As Henchy J. stated in The State (Lynch) v. Cooney 1982 I.R. 337 (at 380) in relation to the exercise of a statutory discretion:
It is to be presumed that, when it conferred the power, Parliament intended the power to be exercised only in a manner that would be in conformity with the Constitution and within the limitations of the power as they are to be gathered from the statutory scheme or design.
The Court is satisfied that the criteria by reference to which NAMA must exercise its discretion in making any decision to acquire specified eligible bank assets are sufficiently delineated in s. 84 to permit borrowers in the position of the appellants to effectively pursue before the courts any relief which they may claim to be entitled by way of judicial review.
Moreover, there is another aspect to the prejudicial impact which the appellants claim they will suffer as a consequence of the broad definition of an eligible bank asset and the allegedly vague criteria according to which NAMA should exercise its powers. This concerns the right of the appellants to be duly informed by NAMA of a proposal to acquire eligible assets relating to their borrowings, should that occur, and their right to make representations for the purpose of protecting their rights or interests, as found in the several judgments of the Court delivered today on the separate issue concerning fair procedures. Reference should be made to those judgments for their respective analysis and reasons for so concluding.

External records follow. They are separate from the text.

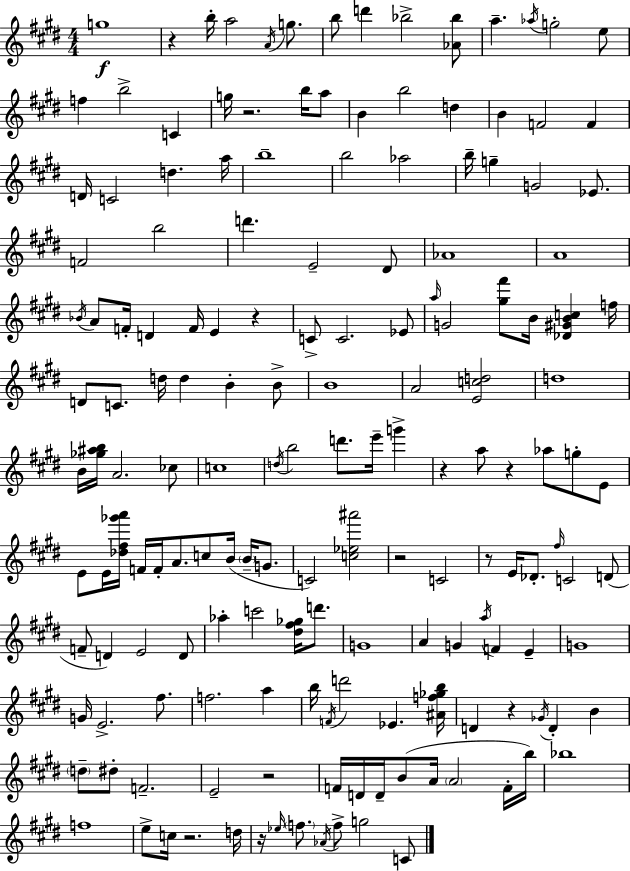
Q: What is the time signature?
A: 4/4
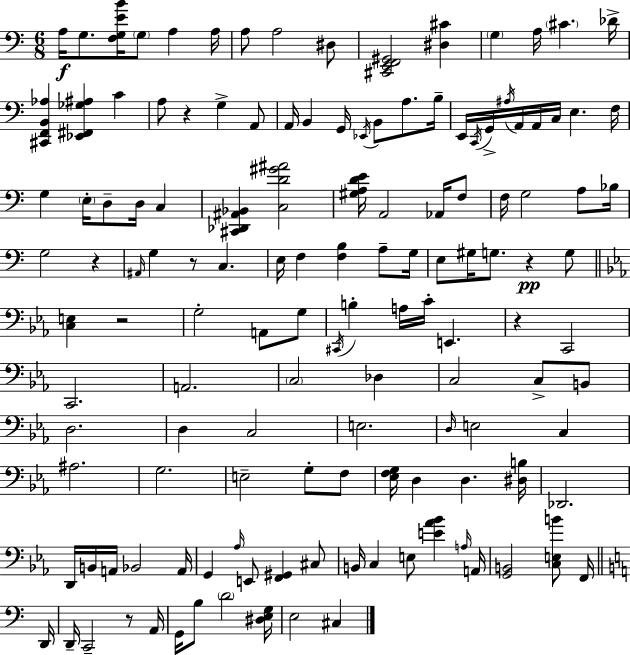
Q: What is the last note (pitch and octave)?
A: C#3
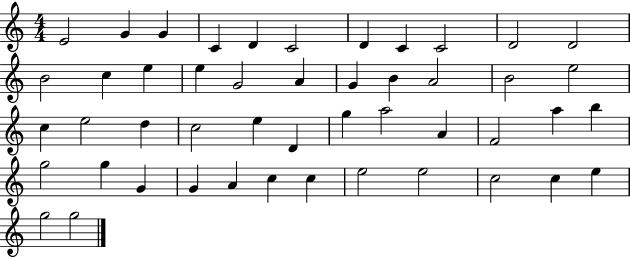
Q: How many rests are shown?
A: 0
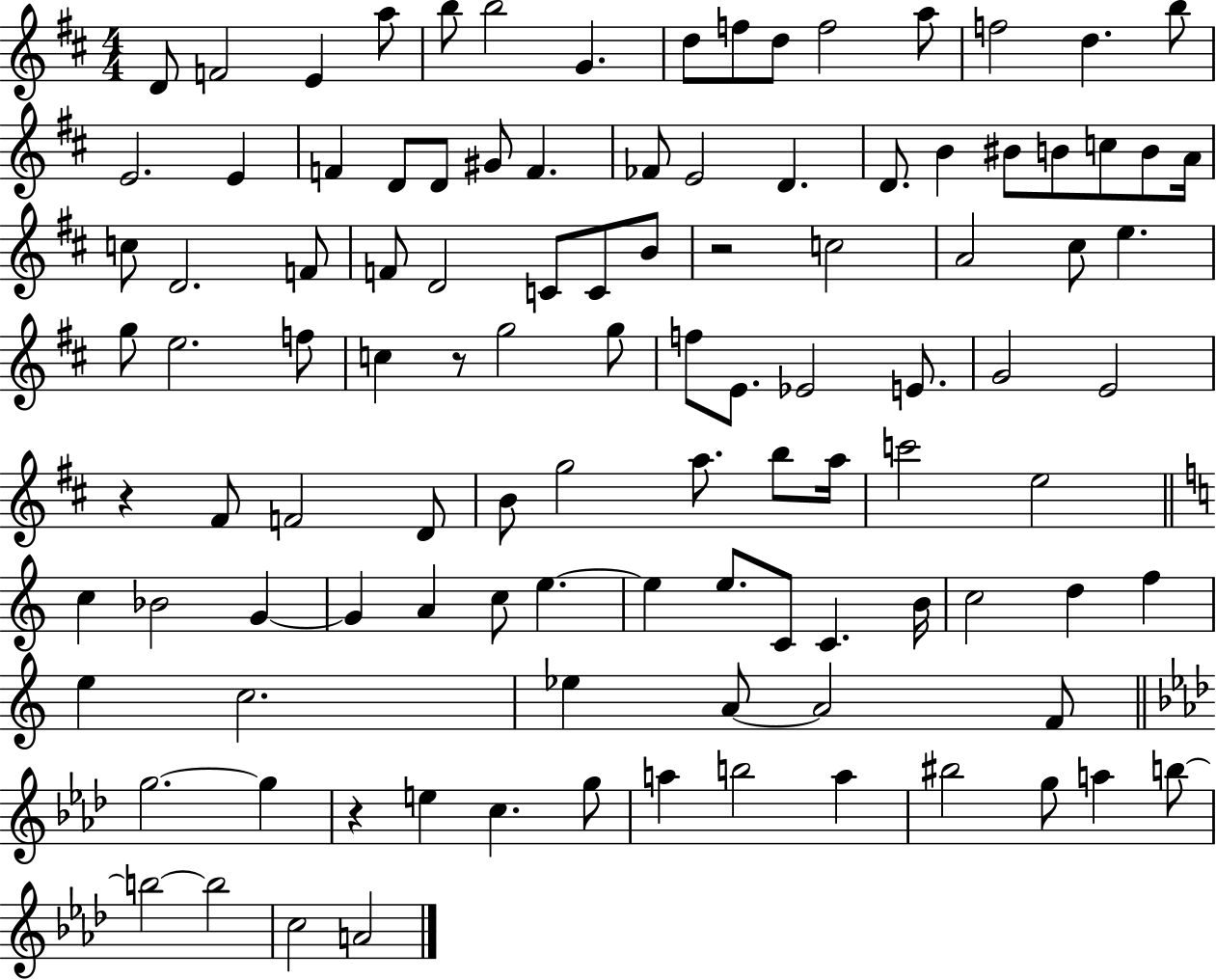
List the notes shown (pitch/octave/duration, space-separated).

As noted above counsel for the appellants acknowledged in their submissions that there was a parallel between their arguments on this point and those relating to a constitutional right to fair procedures. Indeed at one point in the course of his oral submissions counsel for the appellants stated that much of his argument was based on the premise that he would be unsuccessful in relation to the fair procedures point.
In the light of the decision given by the Court, in its several judgments delivered today on the issue of fair procedures, the appellants, in the event of NAMA proceeding to acquire any eligible assets related to them, will be entitled to be afforded an opportunity to make appropriate representations to it as indicated above. NAMA will be bound to take account of those representations. Following such a process borrowers in a position such as the appellants will be entitled to seek relief by way of judicial review if it is considered that the decision of NAMA has not been made in accordance with the terms of s. 84, as interpreted by the judgments of the Court referred to, and there are no grounds for considering that the appellants would in any way be hindered or restricted in their ability to seek such relief from the Court in its capacity to pronounce on such an application.
In all these circumstances the provisions of s. 69 cannot be considered an unjust attack on the property rights of the appellants. Also in those circumstances the issue of breach of the principle of disproportionality does not arise.
Consequently the argument of the appellants that the alleged vagueness of the criteria according to which NAMA exercises its power to acquire an asset would deprive it of an opportunity to have an effective remedy by way of judicial review cannot be considered as having been substantiated.
For these reasons the appellants appeal on this constitutional ground is dismissed.